Comment 6 Jarod Wilson 2007-04-17 17:38:56 UTC
Okay, I'm no longer seeing the kernel panic with 2.6.20-1.3079.fc7. I still have
to unplug and replug the drives at least once after they're powered up to get
them usable on the system, but this is definitely progress...

Comment 7 Stefan Richter 2007-04-28 14:17:43 UTC
Kristian, some (better) SBP-2 devices with extra PSU power their PHY from bus
power when the PSU is switched off.  That way they still act as a repeater when
switched off but plugged in (provided another node powers the bus), and
daisy-chained devices can still be accessed.

When such an SBP-2 device is switched on, it powers up the link layer controller
and spins up the disk, but doesn't make a config ROM available yet.  After the
disk is up and running and the LLC scanned it, it constructs and exposes the
config ROM.  (And usually, but not necessarily, it issues a bus reset to
announce it to the bus.  The SBP-2 spec says it doesn't have to, or actually
/should not/, issue a bus reset if the ROM becomes available within 5s after
power reset.)

Perhaps fw-core's device discovery code ignores such devices for whatever reason.

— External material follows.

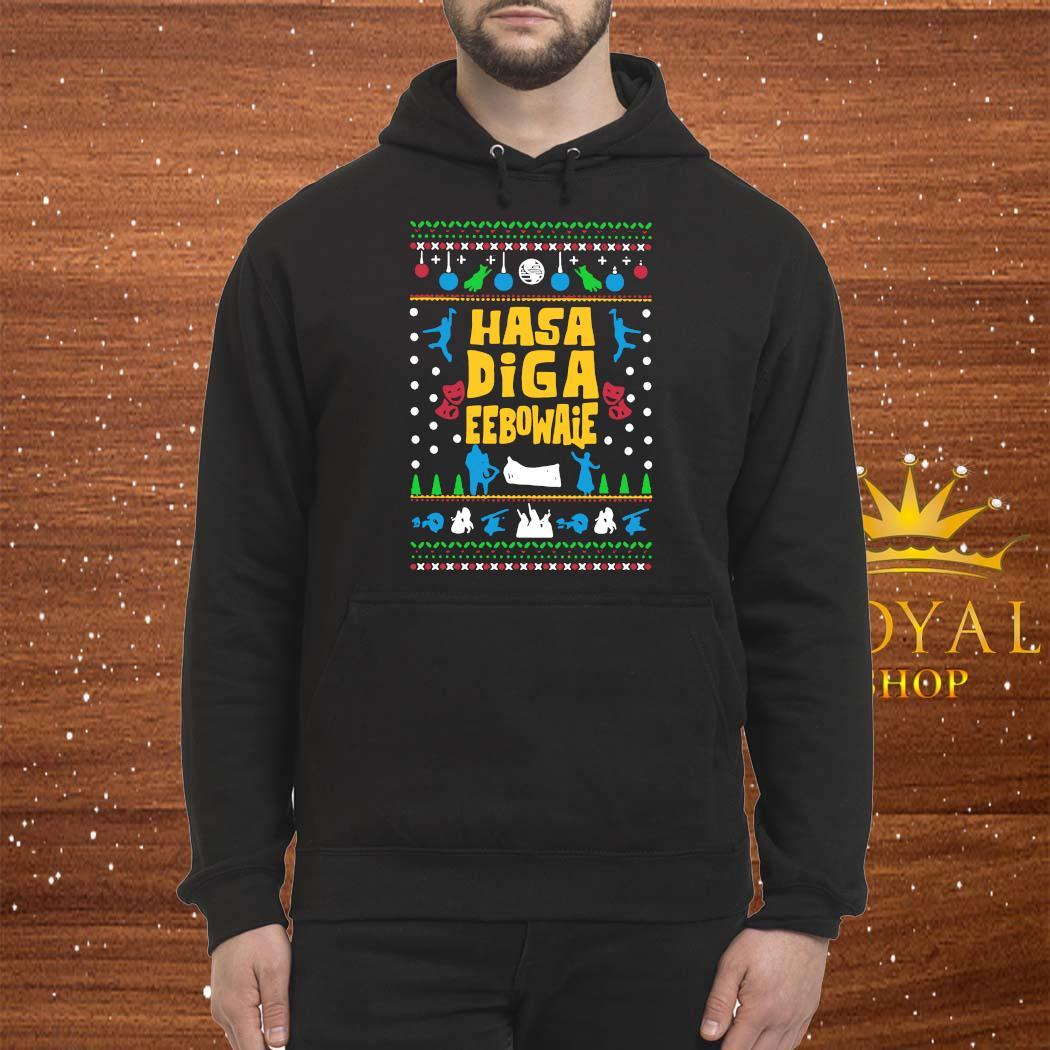 Hasa Diga Eebowaie Broadway Ugly Christmas Shirt Hoodie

Comment 8 Stefan Richter 2008-03-04 16:10:04 UTC
Jarod, is anything of this bug still relevant?

(The still unfixed http://bugzilla.kernel.org/show_bug.cgi?id=9617 looks different.)

Comment 9 Jarod Wilson 2008-03-04 17:12:18 UTC
Whoa, I filed this forever ago, forgot all about it... :)

No, haven't seen the panic in ages, and teh unplug-replug dance in comment #6 I
believe was remedied by the login orb config rom read timeout patch.